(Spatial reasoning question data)
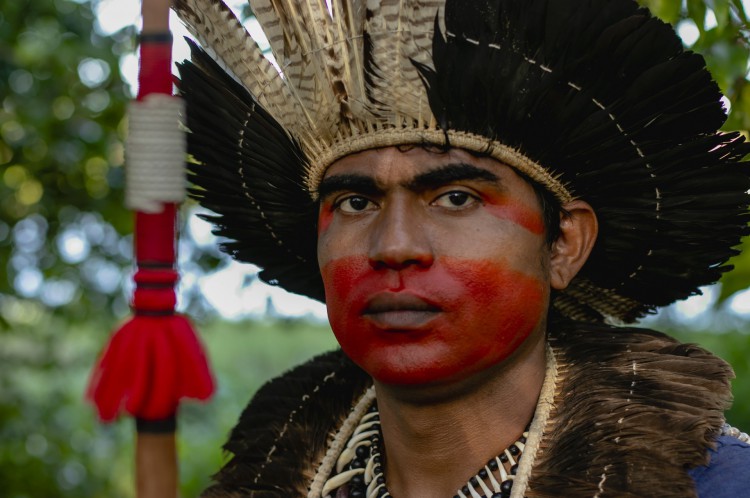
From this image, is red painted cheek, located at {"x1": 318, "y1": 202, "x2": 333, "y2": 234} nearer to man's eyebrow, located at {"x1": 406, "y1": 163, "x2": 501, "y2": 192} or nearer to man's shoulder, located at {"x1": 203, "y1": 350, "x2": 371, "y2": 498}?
man's eyebrow, located at {"x1": 406, "y1": 163, "x2": 501, "y2": 192}

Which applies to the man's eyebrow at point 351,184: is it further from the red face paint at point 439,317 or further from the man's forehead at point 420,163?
the red face paint at point 439,317

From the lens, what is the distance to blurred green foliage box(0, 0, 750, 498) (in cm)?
489

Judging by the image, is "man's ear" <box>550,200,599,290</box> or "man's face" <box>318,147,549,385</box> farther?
"man's ear" <box>550,200,599,290</box>

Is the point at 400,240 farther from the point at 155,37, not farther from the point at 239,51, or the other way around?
the point at 155,37

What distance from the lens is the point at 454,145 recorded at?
2.65m

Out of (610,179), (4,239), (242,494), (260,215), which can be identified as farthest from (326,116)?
(4,239)

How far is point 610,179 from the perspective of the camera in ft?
9.14

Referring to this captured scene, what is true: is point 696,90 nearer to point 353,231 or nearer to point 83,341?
point 353,231

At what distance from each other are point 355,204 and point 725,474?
121 centimetres

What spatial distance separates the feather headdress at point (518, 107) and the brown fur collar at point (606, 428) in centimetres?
33

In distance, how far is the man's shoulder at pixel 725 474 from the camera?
2375 millimetres

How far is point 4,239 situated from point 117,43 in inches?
71.9

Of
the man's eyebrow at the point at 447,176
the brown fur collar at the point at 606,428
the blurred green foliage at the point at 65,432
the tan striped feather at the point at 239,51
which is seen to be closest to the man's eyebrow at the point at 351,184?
the man's eyebrow at the point at 447,176

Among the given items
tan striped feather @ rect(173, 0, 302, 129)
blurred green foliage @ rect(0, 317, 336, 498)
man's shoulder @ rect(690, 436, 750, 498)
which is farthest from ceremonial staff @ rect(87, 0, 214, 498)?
blurred green foliage @ rect(0, 317, 336, 498)
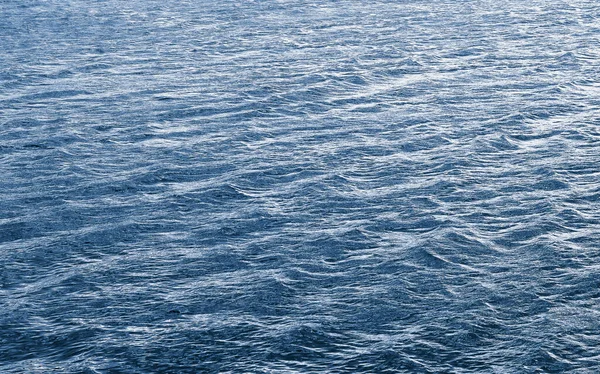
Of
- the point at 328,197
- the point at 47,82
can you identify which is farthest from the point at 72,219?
the point at 47,82

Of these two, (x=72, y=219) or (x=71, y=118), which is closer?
(x=72, y=219)

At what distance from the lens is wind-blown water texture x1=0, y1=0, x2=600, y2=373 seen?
12.9 metres

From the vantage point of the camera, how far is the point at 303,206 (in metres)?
17.7

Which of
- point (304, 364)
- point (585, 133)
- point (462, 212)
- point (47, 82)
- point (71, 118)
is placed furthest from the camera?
point (47, 82)

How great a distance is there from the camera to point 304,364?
12320 millimetres

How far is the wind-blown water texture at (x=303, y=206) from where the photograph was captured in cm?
1291

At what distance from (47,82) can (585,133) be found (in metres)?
15.1

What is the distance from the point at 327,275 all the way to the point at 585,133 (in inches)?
364

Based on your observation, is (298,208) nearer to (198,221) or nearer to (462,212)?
(198,221)

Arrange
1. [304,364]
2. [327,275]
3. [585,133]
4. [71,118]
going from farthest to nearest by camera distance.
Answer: [71,118]
[585,133]
[327,275]
[304,364]

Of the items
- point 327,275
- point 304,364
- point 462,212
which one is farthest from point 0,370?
point 462,212

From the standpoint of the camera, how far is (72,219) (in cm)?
1733

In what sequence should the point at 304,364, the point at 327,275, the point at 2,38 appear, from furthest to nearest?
the point at 2,38
the point at 327,275
the point at 304,364

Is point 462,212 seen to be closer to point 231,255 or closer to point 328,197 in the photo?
point 328,197
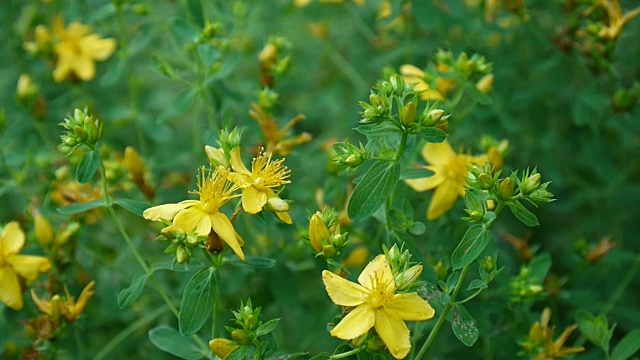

- _YOUR GOAL_:
Write out all of the entries above word for word, leaving out the pictures.

- _COMPLETE OUTPUT_:
From this image, is red painted cheek, located at {"x1": 318, "y1": 202, "x2": 333, "y2": 234} nearer to man's eyebrow, located at {"x1": 406, "y1": 163, "x2": 501, "y2": 192} or nearer to man's shoulder, located at {"x1": 203, "y1": 350, "x2": 371, "y2": 498}?
man's eyebrow, located at {"x1": 406, "y1": 163, "x2": 501, "y2": 192}

Which applies to the man's eyebrow at point 351,184: is it further from the red face paint at point 439,317 or further from the man's forehead at point 420,163?
the red face paint at point 439,317

From the lens, what is the distance to blurred green foliage box(0, 0, 750, 498) (in cm)?
489

Judging by the image, is "man's ear" <box>550,200,599,290</box> or "man's face" <box>318,147,549,385</box> farther?
"man's ear" <box>550,200,599,290</box>

Is the point at 400,240 farther from the point at 155,37, not farther from the point at 239,51, or the other way around?
the point at 155,37

What distance from the lens is the point at 454,145 recorded at?
2.65m

Out of (610,179), (4,239), (242,494), (260,215), which can be identified as farthest from (326,116)?
(4,239)

How far is point 610,179 from the perspective of the camera in ft?
9.14

Referring to this captured scene, what is true: is point 696,90 nearer to point 353,231 or nearer to point 83,341?
point 353,231

At what distance from each other are point 355,204 and point 725,474?
121 centimetres

What spatial distance separates the feather headdress at point (518, 107) and the brown fur collar at point (606, 428) in centimetres?
33

In distance, how far is the man's shoulder at pixel 725 474 from the camera?
2375 millimetres

How far is point 4,239 situated from point 117,43 in inches?
71.9

Of
the man's eyebrow at the point at 447,176
the brown fur collar at the point at 606,428
the blurred green foliage at the point at 65,432
the tan striped feather at the point at 239,51
which is seen to be closest to the man's eyebrow at the point at 351,184?
the man's eyebrow at the point at 447,176

Among the given items
tan striped feather @ rect(173, 0, 302, 129)
blurred green foliage @ rect(0, 317, 336, 498)
man's shoulder @ rect(690, 436, 750, 498)
which is farthest from ceremonial staff @ rect(87, 0, 214, 498)?
blurred green foliage @ rect(0, 317, 336, 498)
Of
- the point at 328,197
- the point at 47,82
can you identify which is farthest from the point at 72,219?
the point at 47,82

Of these two, (x=72, y=219) or (x=71, y=118), which is closer?
(x=72, y=219)

At what distance from the lens is wind-blown water texture x1=0, y1=0, x2=600, y2=373 seen?
12.9 metres

From the vantage point of the camera, how far is the point at 303,206 (in metres)?
17.7

Which of
- point (304, 364)
- point (585, 133)
- point (462, 212)
- point (47, 82)
- point (71, 118)
is placed furthest from the camera?
point (47, 82)

How great a distance is there from the camera to point 304,364?
12320 millimetres

How far is the wind-blown water texture at (x=303, y=206) from where the photograph was captured in cm?
1291

At what distance from (47,82) can (585,133) be found (in metres)?
15.1

What is the distance from the point at 327,275 all the way to the point at 585,133 (in inches)?
364

Based on your observation, is (298,208) nearer to (198,221) or nearer to (462,212)?
(198,221)

Arrange
1. [304,364]
2. [327,275]
3. [585,133]
4. [71,118]
going from farthest to nearest by camera distance.
Answer: [71,118]
[585,133]
[327,275]
[304,364]

Of the items
- point 327,275
- point 304,364
- point 462,212
which one is farthest from point 0,370?
point 462,212

From the standpoint of the camera, how far is (72,219) (in cm)?
1733

In what sequence should the point at 304,364, the point at 327,275, the point at 2,38 appear, from furthest to nearest?
the point at 2,38
the point at 327,275
the point at 304,364

Is point 462,212 seen to be closer to point 231,255 or closer to point 328,197 in the photo?
point 328,197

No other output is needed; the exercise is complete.